Fiscal depute Sean Ambrose told Peterhead Sheriff Court: “Scottish Fire and Rescue Service received a 999 call from a mobile number belonging to the accused reporting a fire within the bins at the rear of the store.
“The caller spontaneously reported that he had not set the fire but was in possession of matches and asked whether they would be contacting his social worker.
“Thereafter crew members were mobilised from Peterhead fire station and made their way to the fire.”
Crews found two bins ablaze in Tolbooth Wynd, at the rear of the shop, and were quickly approached by Grudin, who told one firefighter: “Someone is trying to impersonate me.
“I have matches in my pocket and I have been involved in things like this previously but I am getting help from my social workers.”
Badgered firefighters with questions
The fireman became suspicious as Grudin continued to ask “probing” questions.
Grudin declared that he’d thought about moving the bins but “didn’t want to smell like smoke” before throwing a barrage of questions at him.
He asked the man how long he had been a firefighter, was he the boss, was this sort of thing common, and had this happened recently?
“The witness formed an opinion that Grudin had a fascination with the Scottish Fire and Rescue Service and called the police,” the fiscal added.
Police arrived shortly after the fire was extinguished and found Grudin hiding in a nearby close and acting “erratically”.
“He told them he had taken controlled drugs and therefore couldn’t be responsible for remembering what had happened,” the fiscal added.
“He made spontaneous comments about being responsible for various fires but not this one.
“He had a lighter and matches in his jacket pocket and gave no reason for having them.”

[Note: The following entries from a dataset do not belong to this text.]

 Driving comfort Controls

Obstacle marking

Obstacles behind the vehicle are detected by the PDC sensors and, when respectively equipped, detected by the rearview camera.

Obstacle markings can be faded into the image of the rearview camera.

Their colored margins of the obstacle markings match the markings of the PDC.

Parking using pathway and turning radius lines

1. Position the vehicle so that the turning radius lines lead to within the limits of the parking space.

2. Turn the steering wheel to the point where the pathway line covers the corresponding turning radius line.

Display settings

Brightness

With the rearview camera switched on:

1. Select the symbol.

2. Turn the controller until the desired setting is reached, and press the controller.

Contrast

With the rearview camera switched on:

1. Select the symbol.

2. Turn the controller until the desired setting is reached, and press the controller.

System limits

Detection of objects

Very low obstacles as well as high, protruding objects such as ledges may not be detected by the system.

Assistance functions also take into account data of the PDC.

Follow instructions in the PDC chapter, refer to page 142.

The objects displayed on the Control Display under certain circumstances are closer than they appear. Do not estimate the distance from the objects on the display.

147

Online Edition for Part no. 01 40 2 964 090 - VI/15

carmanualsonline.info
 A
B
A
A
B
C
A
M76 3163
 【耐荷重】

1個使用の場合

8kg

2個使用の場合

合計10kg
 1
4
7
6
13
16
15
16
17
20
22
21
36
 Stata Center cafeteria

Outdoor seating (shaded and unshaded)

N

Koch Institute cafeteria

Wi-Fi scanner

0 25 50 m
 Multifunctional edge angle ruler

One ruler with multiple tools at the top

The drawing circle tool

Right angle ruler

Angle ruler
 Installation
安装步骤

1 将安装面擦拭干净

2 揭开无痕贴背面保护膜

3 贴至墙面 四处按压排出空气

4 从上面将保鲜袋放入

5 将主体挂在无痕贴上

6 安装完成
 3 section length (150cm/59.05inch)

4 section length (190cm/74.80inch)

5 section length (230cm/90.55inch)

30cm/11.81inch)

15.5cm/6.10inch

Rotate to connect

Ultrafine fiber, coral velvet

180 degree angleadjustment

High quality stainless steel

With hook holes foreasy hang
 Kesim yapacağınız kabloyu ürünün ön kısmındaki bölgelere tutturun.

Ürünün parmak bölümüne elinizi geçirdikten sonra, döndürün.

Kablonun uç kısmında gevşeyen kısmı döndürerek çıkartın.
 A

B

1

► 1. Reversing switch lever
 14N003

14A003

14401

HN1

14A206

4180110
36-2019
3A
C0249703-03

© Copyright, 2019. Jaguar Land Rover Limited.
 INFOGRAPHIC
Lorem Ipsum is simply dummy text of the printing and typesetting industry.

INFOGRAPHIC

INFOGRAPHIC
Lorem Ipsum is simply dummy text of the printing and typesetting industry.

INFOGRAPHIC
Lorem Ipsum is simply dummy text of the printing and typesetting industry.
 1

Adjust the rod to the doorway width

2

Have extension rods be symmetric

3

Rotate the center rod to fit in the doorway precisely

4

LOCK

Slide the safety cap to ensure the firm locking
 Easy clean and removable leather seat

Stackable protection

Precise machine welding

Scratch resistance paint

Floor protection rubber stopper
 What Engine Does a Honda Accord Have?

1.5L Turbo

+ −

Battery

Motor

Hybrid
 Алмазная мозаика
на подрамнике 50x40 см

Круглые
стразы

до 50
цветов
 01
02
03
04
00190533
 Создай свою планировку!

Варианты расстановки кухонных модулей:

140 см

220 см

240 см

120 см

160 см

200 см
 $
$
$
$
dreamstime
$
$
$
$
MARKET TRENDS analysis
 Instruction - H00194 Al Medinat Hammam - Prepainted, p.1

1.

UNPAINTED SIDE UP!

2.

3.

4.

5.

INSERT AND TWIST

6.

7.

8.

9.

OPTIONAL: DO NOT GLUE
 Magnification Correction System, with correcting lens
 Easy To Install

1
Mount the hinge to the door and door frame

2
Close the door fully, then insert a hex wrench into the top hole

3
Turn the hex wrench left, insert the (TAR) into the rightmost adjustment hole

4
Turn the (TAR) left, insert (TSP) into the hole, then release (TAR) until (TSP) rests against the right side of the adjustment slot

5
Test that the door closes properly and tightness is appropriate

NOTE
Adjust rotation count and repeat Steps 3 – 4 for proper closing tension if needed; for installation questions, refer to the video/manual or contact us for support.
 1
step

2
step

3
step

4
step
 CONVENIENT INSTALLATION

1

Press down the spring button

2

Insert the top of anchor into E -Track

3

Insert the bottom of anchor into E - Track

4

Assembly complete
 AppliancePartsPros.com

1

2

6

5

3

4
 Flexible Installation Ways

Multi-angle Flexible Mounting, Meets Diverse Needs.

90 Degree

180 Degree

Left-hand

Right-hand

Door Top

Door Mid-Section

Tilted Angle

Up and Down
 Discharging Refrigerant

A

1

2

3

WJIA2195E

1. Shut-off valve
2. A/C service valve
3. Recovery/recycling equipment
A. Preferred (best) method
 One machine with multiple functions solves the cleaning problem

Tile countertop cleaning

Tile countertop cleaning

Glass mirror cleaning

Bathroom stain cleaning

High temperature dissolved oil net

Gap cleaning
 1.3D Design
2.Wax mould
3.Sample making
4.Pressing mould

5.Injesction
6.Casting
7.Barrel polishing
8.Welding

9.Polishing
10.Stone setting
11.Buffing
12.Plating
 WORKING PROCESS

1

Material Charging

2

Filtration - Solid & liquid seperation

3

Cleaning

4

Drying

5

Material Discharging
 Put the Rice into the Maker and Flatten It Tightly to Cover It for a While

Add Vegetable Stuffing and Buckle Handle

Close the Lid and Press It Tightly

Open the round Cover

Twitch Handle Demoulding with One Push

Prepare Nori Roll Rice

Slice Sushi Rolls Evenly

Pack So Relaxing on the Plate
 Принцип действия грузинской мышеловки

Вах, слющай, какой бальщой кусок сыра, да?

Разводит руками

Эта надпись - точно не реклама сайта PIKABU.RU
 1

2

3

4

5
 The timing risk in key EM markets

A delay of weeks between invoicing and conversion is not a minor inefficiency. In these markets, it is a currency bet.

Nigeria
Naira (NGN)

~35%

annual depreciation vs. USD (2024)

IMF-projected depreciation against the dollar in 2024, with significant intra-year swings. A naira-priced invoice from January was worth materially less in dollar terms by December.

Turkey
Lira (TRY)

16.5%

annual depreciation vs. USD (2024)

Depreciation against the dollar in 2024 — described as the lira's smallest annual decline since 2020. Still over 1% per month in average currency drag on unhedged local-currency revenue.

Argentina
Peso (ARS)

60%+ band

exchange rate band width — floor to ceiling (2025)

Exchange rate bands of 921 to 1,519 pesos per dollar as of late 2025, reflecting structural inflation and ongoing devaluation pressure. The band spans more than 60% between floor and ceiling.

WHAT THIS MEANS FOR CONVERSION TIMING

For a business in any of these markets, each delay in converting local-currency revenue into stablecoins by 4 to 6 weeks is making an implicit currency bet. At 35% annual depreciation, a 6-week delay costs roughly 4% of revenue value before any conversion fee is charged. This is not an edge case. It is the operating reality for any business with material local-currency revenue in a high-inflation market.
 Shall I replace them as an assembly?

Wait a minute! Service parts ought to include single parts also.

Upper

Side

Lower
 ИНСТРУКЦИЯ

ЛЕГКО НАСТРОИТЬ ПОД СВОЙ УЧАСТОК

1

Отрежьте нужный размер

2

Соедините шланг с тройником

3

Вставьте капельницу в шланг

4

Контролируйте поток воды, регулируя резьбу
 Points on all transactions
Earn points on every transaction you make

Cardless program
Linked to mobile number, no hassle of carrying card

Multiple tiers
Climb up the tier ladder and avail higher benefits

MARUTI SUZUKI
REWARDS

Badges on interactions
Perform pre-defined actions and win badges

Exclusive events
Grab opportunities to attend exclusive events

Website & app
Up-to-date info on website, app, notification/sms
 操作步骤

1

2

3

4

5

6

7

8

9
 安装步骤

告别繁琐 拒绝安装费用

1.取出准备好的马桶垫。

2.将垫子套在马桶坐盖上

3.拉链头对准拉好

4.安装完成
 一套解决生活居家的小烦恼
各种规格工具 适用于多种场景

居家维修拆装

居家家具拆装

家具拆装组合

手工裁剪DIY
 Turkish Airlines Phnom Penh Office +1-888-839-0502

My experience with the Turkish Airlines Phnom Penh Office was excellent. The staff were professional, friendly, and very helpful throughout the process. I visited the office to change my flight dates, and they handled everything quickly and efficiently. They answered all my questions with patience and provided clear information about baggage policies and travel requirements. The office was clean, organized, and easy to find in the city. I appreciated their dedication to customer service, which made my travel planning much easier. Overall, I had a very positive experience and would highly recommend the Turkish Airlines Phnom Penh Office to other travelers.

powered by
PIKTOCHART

CCTV footage viewed by police showed him fleeing the back of Clinton Cards and heading for Broad Street before smoke started to billow from the bins as they caught ablaze.
Handed supervision order
His defence agent Marianne Milligan said Grudin had previous convictions for fire-raising.
Grudin admitted the charge of wilful fire-raising as well as theft from Cotswold’s outdoor store in Union Square, Aberdeen, in September.
Background and psychiatric reports were carried out before Sheriff Christine McCrossan handed him 175 hours of unpaid work and a two-year supervision order.